The bug bounty program is literally embracing the proactive stance rather than being reactive. In its essence, a bug bounty program gives a chance to a company to use the talent of brainy hackers in order to look for vulnerabilities and hidden problems in the software products. The lifecycle of a bug bounty programs starts with the researched company creating a brief, describing the rules of engagement. After a brief is created and researchers are accustomed to it, a program goes ‘live’ on bug bounty platform: white hat hackers are attracted to take part in a program. Once the program has started, the white hat hackers test the software up, down and sideways to find the bugs. All the vulnerabilities and bugs are registered in the report which is further on verified by in-house cybersecurity specialists aka ‘Triage Team’. Consequently, the security team of the researched company receives a report with detailed instruction on how to fix the vulnerabilities in question.

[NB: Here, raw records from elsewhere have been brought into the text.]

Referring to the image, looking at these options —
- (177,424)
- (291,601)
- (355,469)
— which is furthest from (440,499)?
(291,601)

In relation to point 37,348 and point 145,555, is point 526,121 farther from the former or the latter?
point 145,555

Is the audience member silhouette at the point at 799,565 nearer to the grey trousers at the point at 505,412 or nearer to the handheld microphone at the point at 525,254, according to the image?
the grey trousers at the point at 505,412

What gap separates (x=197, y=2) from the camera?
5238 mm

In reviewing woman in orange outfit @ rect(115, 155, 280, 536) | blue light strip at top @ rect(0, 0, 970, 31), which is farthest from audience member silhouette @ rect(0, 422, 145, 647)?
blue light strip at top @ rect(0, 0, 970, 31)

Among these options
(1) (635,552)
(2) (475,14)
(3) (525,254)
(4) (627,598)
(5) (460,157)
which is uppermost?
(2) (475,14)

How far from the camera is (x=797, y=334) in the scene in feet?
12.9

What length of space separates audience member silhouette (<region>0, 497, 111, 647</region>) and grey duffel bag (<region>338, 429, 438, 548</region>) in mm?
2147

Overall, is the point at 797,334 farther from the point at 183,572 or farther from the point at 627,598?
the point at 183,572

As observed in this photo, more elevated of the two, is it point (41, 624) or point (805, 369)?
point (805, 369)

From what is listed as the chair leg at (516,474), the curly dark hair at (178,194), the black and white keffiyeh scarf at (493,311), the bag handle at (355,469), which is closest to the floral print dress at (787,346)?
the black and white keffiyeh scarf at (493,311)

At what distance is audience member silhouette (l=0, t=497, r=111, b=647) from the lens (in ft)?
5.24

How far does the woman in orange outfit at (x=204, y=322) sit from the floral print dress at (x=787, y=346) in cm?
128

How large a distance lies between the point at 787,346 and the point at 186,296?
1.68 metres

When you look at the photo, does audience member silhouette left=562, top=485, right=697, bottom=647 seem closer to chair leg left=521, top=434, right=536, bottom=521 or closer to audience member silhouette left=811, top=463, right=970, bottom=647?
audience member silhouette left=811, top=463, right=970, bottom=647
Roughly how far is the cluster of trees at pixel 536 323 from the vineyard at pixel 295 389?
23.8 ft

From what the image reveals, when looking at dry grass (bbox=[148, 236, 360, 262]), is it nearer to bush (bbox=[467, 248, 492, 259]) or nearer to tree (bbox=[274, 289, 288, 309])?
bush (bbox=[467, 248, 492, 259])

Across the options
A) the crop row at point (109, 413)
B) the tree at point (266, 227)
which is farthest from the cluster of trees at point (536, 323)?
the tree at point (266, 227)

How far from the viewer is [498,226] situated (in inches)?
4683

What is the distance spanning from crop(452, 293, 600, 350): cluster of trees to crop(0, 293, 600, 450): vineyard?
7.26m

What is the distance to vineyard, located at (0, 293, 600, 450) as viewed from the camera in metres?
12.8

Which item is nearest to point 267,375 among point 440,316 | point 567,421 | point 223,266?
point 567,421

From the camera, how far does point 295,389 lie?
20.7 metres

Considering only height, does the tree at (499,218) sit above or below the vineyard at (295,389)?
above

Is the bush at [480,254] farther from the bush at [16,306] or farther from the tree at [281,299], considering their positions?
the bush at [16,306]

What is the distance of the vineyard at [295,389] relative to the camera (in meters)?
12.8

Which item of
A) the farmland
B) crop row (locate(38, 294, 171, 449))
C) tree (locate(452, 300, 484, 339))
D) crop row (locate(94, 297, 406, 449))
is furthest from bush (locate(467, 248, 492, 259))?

And after a fix takes place and is verified by the researcher who found that bug, the company rewards the researcher with the sum of money negotiated earlier.

Is my business ready for bug bounty?

Though business and hacking may seem like a very odd couple, each and every company with a digital asset must have a vulnerability intake activity. Having a holistic vulnerability report gives a clear idea of the decision-making path and helps the business of any scope make the maximum use of white hat hackers skills. Other than waiting for a breach to take place and putting business assets and clients at risk, a bug bounty program offers to actually work with hackers and to benefit from this collaboration.

Speaking of particular benefits, the economic factor should be mentioned in the first place. Cybersec audits executed by the individual experts are quite expensive, whereas a bug bounty program is a cost-effective method. Provided bug bounty program is 24/7 non-stop testing, a company gets the exceptional coverage on vulnerabilities. In addition, working with ethical hackers makes it possible to assess the security measures in place, and identify which of them are inefficient or require an update. In order to see if the company is ready for the bug bounty program, it has an option to go through an initial assessment via questionnaire.

Bug bounty is here to stay

Bug bounty programs are gaining momentum as one of the most prominent preventive tools in the context of a data breach. Before leveraging an army of hackers for the business one should consider a number of aspects. First and foremost, it is essential to define the reason for implementing a bug bounty program and to know how this will end. Secondly, working with a trusted and credible partner is a guarantee that the research will be executed thoughtfully and responsibly. As a necessary part of the business security program, bug bounty is here to change the hacking talent polarity. While black hat hackers embrace cutting-edge technologies for their illicit activities, the whites help the companies be two steps ahead by taking the genius to the bright side.